Lorsque le rav Steisman, dayan du Beit Din de Tel-Aviv a demandé à A. si elle savait comment on dénommait une femme qui attend son guet depuis 18 ans, A. a répondu sans hésiter : “une prisonnière“.
Je n’aborderais évidemment pas les origines du conflit familial. Ce qui nous interpelle c’est comment au XXI siècle, une femme peut-elle vivre sans son guet, sans sa liberté pendant dix-huit ans ? Comment au sein du monde juif éclairé, lumière du monde, puit de sciences, de savoir et de sagesse des solutions halachiques n’ont pas encore été trouvées à cette ignominie.
Il y a un peu plus de quatre ans, lorsque j’ai rencontré A. pour la première fois, elle m’a raconté son histoire presque comme une fatalité. Une femme d’une quarantaine d’années qui depuis l’âge de 25 ans, vit dans une prison aux barreaux invisibles sans que personne n’a réussi à l’aider, elle à Paris, lui à Djerba.
Dans un premier temps, nous avons cru pouvoir réussir à convaincre le mari, personnalité de la communauté juive de Djerba.
La communauté de Djerba est une des communautés juives les plus remarquables et les plus anciennes du monde juif. Selon les Juifs de Djerba, leur présence à Djerba date de la destruction du Premier Temple de Jérusalem en 586 av l’ère chrétienne. Après avoir compté plusieurs milliers de membres, la communauté de Djerba compte aujourd’hui à peine 600-700 juifs.
Cette communauté s’est fait connaître pour l’avis de ses rabbins selon lesquels on ne répudie pas une femme contre sa propre volonté et ce bien avant les ordonnances du grand décisionnaire ashkénaze Rabbenou Guershom Meor Hagola qui au Xe siècle avait décrété l’interdiction de donner le guet à sa femme sans son accord.
Et pourtant c’est dans cette communauté connu pour son érudition que l’un des cas les plus graves de refus de guet a eu lieu.

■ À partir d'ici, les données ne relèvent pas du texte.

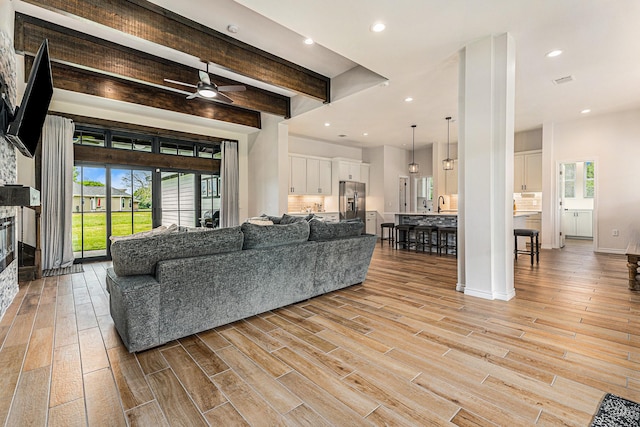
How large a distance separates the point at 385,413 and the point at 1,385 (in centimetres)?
234

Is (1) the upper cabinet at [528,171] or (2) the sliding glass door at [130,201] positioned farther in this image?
(1) the upper cabinet at [528,171]

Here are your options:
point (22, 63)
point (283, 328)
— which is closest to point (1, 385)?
point (283, 328)

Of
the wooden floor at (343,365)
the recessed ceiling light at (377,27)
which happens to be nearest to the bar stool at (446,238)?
the wooden floor at (343,365)

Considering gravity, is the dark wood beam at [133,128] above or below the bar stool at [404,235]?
above

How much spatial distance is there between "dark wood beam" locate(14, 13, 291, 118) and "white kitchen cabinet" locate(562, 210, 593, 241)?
10.4 m

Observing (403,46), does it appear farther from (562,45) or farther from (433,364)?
(433,364)

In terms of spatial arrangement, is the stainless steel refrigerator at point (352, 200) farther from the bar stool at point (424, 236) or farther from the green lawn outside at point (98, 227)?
the green lawn outside at point (98, 227)

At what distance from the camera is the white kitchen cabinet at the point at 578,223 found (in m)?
8.72

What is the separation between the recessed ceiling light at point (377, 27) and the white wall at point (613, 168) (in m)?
6.25

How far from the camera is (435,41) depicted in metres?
3.53

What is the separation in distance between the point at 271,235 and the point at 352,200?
635 centimetres

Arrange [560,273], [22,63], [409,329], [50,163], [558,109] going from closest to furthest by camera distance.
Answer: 1. [409,329]
2. [22,63]
3. [560,273]
4. [50,163]
5. [558,109]

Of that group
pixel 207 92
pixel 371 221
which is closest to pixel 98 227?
pixel 207 92

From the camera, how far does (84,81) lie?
4.76 metres
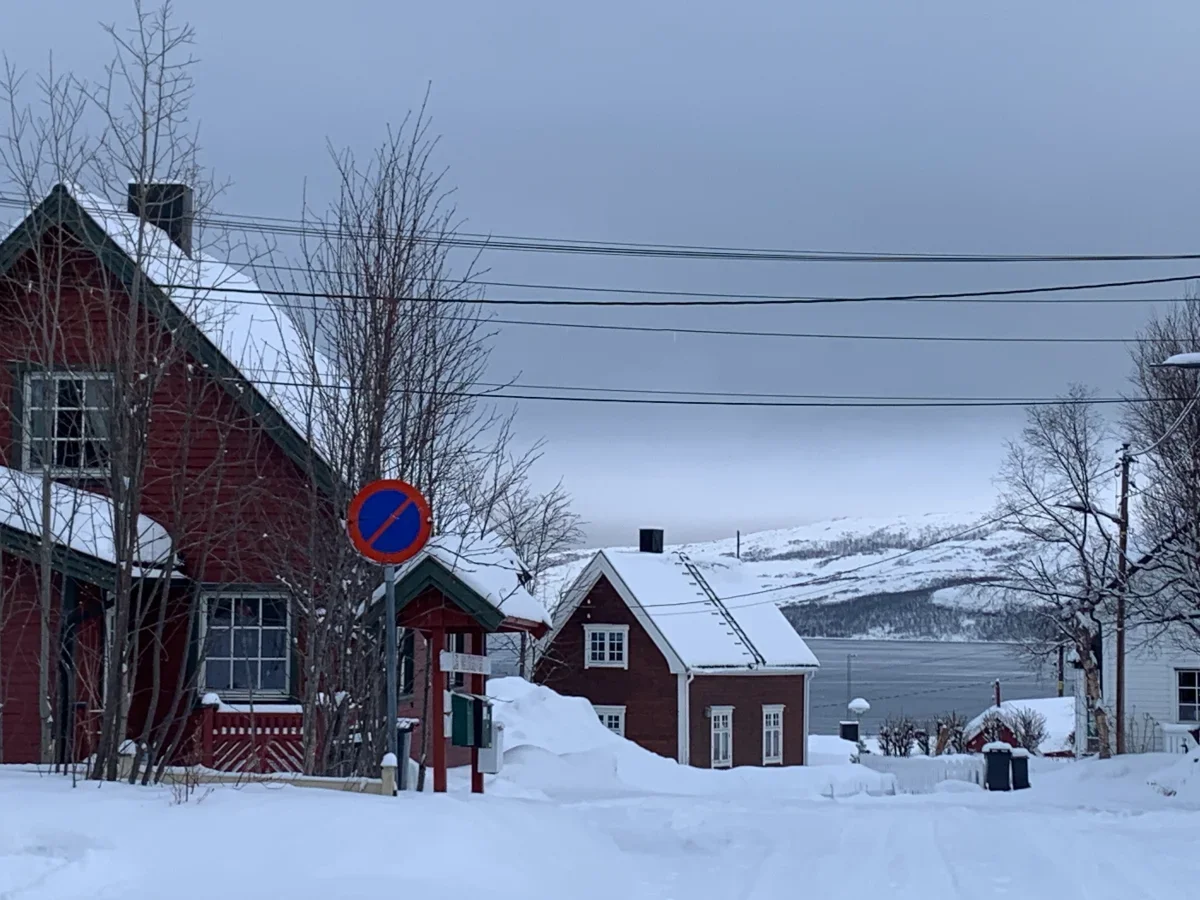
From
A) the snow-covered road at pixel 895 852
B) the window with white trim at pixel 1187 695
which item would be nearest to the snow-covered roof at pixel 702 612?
the window with white trim at pixel 1187 695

Le Tribunal rabbinique local, des autorités rabbiniques à Djerba, en Tunisie, en France et en Israël ont tenté de parler à l’époux récalcitrant, en vain. Nous savons aussi qu’une partie de sa famille, pas tous mais beaucoup ont aussi tenté d’aider. Est-ce que vraiment tous les efforts ont été faits. Je n’en suis pas sure. Rapidement nous avons compris qu’il s’agissait d’un refus de guet catégorique, sans appel, sans espoir, du style : ” Chez nous à Djerba, on ne divorce pas“, ou encore ” Même si je ne veux plus d’elle, cette femme restera ma femme jusqu’à 120 ans”.
Après 18 ans de souffrance, cette semaine, A. a eu son guet au Beit Din de Tel-Aviv. ” Cette semaine c’est Pourim, mais vous fêterez deux fois Pourim, car nous avons vu aujourd’hui un miracle “ a dit le dayan à A.
Un des cas les plus graves de refus de guet auquel nous avons dû à faire face ces dernières années a donc été réglé. Mais nous avons des dossiers tragiques sans solution : H. qui vit en Israël et dont le mari, en France, refuse de lui donner son guet depuis plus de 15 ans, Hava à New York qui attend son guet depuis 20 ans, Anna, depuis 30 ans, et encore et encore d’autres.
Face à ces cas extrêmes, il faut que les décisionnaires aient le courage de trouver des solutions conformes à la halakha pour libérer ces femmes.